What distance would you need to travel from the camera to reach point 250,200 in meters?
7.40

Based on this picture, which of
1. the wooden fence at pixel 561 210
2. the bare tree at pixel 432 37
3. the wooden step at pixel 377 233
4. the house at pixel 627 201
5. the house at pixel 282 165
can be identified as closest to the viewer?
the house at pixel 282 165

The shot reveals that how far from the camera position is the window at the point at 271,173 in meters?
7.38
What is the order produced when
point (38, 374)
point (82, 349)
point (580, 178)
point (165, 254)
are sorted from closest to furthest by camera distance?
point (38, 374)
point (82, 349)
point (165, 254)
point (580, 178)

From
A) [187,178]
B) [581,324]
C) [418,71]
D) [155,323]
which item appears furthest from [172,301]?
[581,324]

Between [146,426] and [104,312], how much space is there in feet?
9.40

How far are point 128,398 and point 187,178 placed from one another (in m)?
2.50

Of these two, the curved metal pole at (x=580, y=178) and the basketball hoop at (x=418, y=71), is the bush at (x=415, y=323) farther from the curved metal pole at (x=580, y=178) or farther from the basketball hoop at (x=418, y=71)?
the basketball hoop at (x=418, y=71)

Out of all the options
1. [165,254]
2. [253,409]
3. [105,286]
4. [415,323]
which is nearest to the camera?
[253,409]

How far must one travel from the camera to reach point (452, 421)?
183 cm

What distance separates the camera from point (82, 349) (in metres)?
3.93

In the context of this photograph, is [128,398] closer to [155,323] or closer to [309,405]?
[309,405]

» Task goal
Transfer the stretch of the records above from the line containing "How far must" through the end of the records, both ends included and requests included, adding 60 to every number in the answers, whether a distance or a coordinate.

» Final result
How far must one travel from the camera to reach point (452, 421)?
243 cm

What distance separates the camera from point (82, 349) (in metres)?
63.93

In the context of this photograph, is [128,398] closer to [155,323] or closer to [309,405]?
[369,465]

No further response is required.